## Problem requirements
Setting aside any pictures, reproduce the data exactly.

## Records
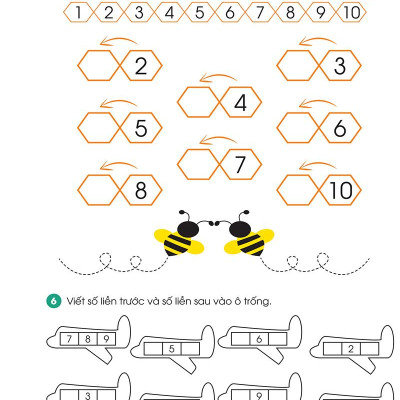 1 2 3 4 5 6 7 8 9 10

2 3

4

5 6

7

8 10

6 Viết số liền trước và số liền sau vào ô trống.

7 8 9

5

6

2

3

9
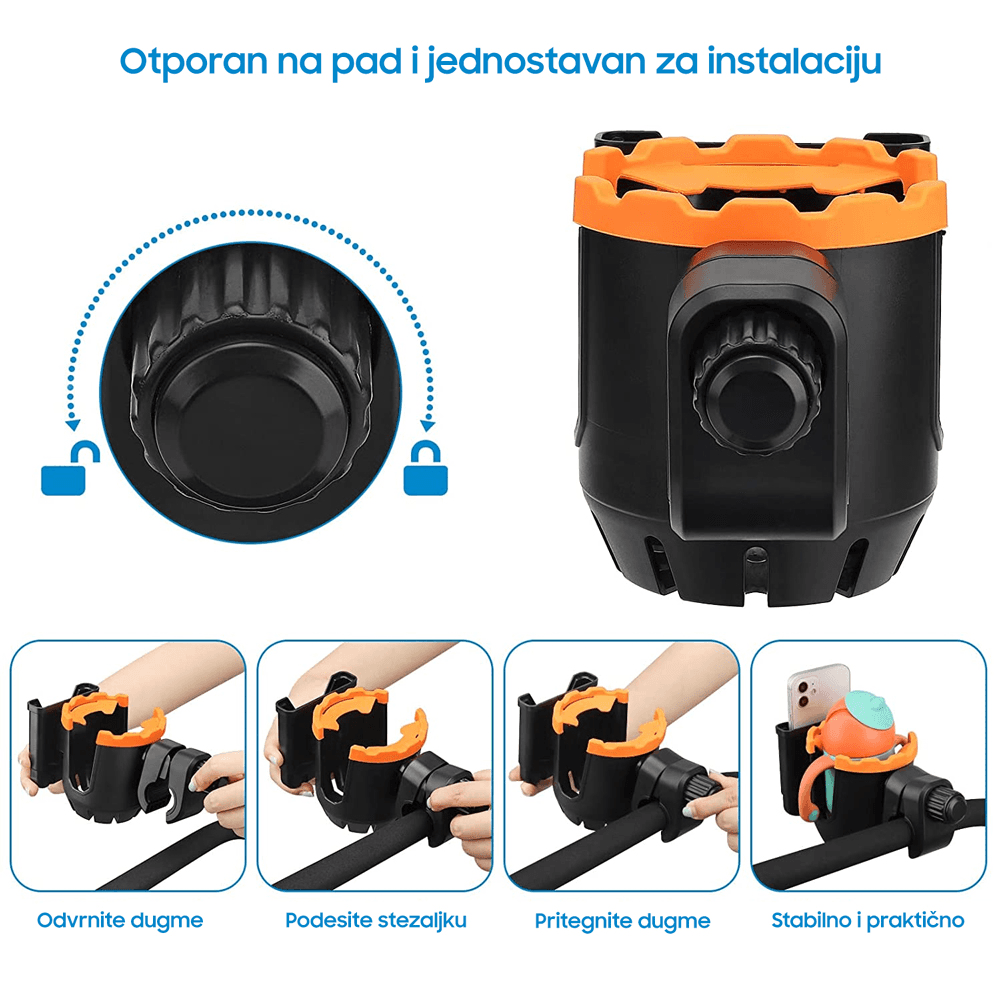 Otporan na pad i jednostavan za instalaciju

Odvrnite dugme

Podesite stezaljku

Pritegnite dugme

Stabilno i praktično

## Reply to the task
 1 2 3 4 5 6 7 8 9 10

2 3

4

5 6

7

8 10

6 Viết số liền trước và số liền sau vào ô trống.

7 8 9

5

6

2

3

9
 Otporan na pad i jednostavan za instalaciju

Odvrnite dugme

Podesite stezaljku

Pritegnite dugme

Stabilno i praktično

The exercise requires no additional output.